■ EXERCISE SET ■
**A)** Using the passage on the history of aspirin, answer each of the following:
(i) What condition did Hofmann's father have?
(ii) In what year did the Bayer company begin marketing small packets of powdered aspirin?
(iii) Which explosive does the passage name as also being prepared from phenol?
**B)** Reproduce word for word the part of the passage on the history of aspirin starting at "Hofmann’s experiment paid" and ending at "of medicinal chemistry.".

++++ EXTRACT PROVIDED

Salicylic acid, the active portion of the salicin molecule, not only reduces fever and relieves pain but also acts as an anti-inflammatory. It is much more potent than the naturally occurring salicin, but it can be very irritating to the lining of the stomach, reducing its medicinal value. Hofmann’s interest in compounds related to salicylic acid arose out of concern for his father, whose rheumatoid arthritis was little relieved by salicin. Hoping that the anti-inflammatory properties of salicylic acid would be retained but its corrosive properties lessened, Hofmann gave his father a derivative of salicylic acid—acetyl salicylic acid, first prepared by another German chemist forty years previously. In ASA, as acetyl salicylic acid has come to be called, the acetyl group (CH3CO) replaces the H of the phenolic OH group of salicylic acid. The phenol molecule is corrosive; perhaps Hofmann reasoned that converting the OH attached to the aromatic ring into an acetyl group might mask its irritating characteristics.
Hofmann’s experiment paid off—for his father and for the Bayer company. The acetylated form of salicylic acid turned out to be effective and well tolerated. Its potent anti-inflammatory and analgesic properties persuaded the Bayer company, in 1899, to begin marketing small packets of powdered “aspirin.” The name is a combination of the a from acetyl and the spir from Spiraea ulmaria, the meadowsweet plant. The Bayer company name became synonymous with aspirin, marking Bayer’s entrance into the world of medicinal chemistry.
As the popularity of aspirin incre
ased, the natural sources from which salicylic acid was produced—meadowsweet and willow—were no longer sufficient to satisfy world demand. A new synthetic method using the phenol molecule as the starting material was introduced. Aspirin sales soared; during World War I the American subsidiary of the original Bayer company purchased as much phenol as possible from both national and international sources in order to guarantee an adequate supply for the manufacture of aspirin. The countries that supplied Bayer with phenol thus had reduced capacity to make picric acid (trinitrophenol), an explosive also prepared from this same starting material (see Chapter 5). What effect this may have had on the course of World War I we can only speculate, but aspirin production may have reduced reliance on picric acid for munitions and hastened the development of TNT-based explosives.

++++++++
++++ PROVIDED RECORDS

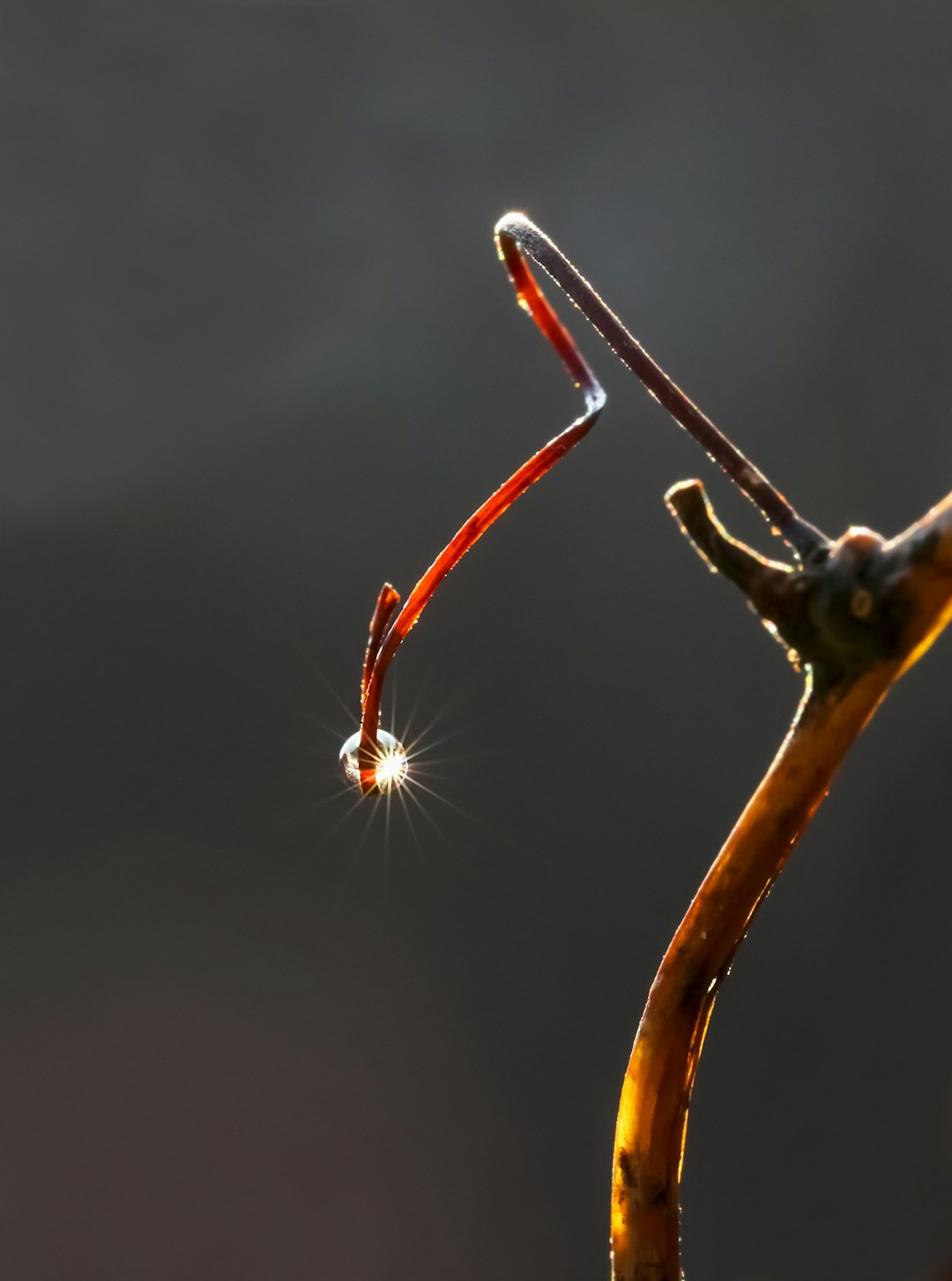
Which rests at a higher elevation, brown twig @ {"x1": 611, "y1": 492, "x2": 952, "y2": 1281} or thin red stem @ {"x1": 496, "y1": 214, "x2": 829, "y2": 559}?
thin red stem @ {"x1": 496, "y1": 214, "x2": 829, "y2": 559}

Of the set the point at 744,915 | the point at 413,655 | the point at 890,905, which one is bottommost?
the point at 744,915

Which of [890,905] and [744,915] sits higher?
[890,905]

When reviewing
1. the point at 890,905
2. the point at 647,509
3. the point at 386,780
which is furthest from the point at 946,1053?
the point at 386,780

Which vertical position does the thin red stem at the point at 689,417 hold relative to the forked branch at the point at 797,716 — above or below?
above

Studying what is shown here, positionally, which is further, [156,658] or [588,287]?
[156,658]

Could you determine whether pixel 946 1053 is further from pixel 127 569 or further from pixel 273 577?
pixel 127 569

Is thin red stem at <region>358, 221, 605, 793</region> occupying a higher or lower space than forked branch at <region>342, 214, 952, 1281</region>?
higher

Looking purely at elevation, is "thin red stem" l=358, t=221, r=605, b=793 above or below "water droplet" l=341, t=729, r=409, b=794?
above

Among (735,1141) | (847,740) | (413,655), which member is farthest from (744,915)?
(735,1141)
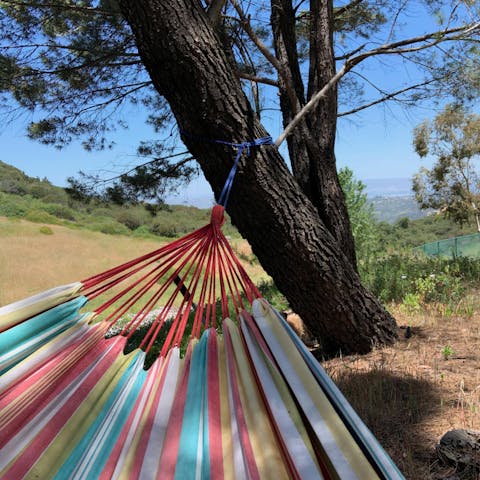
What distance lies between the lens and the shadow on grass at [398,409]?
116 centimetres

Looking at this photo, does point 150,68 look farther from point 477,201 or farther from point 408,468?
point 477,201

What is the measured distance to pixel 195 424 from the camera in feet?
2.77

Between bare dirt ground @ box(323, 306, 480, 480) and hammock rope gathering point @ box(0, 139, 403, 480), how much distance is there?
52 centimetres

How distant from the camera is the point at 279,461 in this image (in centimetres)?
72

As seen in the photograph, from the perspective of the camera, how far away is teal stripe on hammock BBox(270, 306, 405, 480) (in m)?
0.68

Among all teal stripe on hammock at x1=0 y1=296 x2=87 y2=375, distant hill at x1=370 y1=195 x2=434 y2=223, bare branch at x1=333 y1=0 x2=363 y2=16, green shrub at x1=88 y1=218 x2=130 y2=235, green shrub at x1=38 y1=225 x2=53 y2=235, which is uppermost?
bare branch at x1=333 y1=0 x2=363 y2=16

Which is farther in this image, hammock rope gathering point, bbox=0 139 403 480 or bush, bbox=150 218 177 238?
bush, bbox=150 218 177 238

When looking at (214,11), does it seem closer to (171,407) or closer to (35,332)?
(35,332)

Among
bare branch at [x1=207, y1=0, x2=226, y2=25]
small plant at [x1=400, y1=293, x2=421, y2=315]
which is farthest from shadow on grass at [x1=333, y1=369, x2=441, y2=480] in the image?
bare branch at [x1=207, y1=0, x2=226, y2=25]

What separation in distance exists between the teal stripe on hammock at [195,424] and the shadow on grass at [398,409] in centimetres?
59

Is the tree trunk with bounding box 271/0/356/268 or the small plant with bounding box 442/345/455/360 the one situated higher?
the tree trunk with bounding box 271/0/356/268

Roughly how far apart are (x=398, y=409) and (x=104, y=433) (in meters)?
0.95

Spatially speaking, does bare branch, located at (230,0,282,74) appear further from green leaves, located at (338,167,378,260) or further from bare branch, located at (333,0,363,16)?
green leaves, located at (338,167,378,260)

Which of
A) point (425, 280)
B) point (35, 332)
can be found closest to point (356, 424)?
point (35, 332)
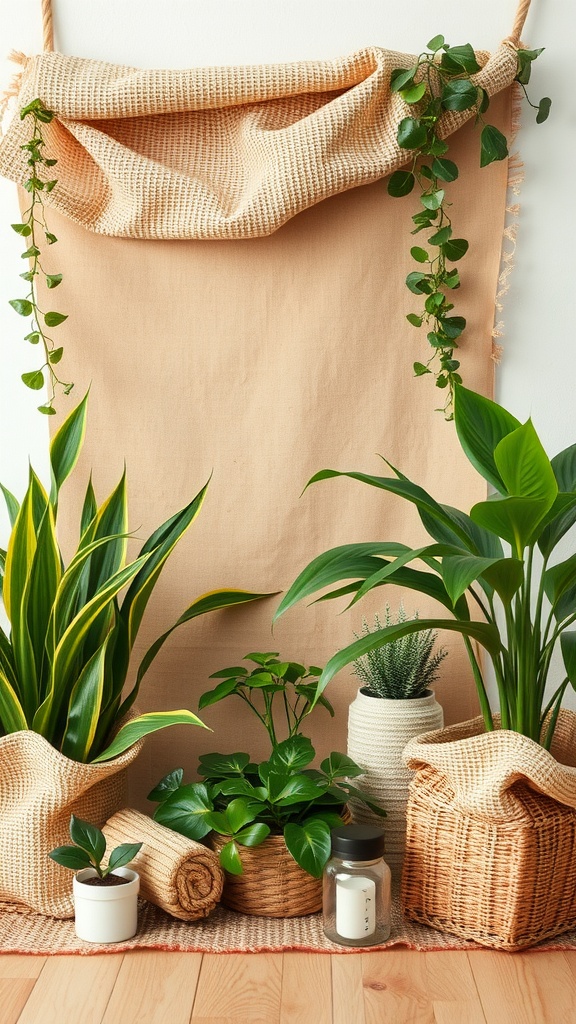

++++++++

■ WRITTEN RESPONSES ■
**A)**
(i) Rheumatoid arthritis
(ii) 1899
(iii) Picric acid (trinitrophenol)

**B)**
Hofmann’s experiment paid off—for his father and for the Bayer company. The acetylated form of salicylic acid turned out to be effective and well tolerated. Its potent anti-inflammatory and analgesic properties persuaded the Bayer company, in 1899, to begin marketing small packets of powdered “aspirin.” The name is a combination of the a from acetyl and the spir from Spiraea ulmaria, the meadowsweet plant. The Bayer company name became synonymous with aspirin, marking Bayer’s entrance into the world of medicinal chemistry.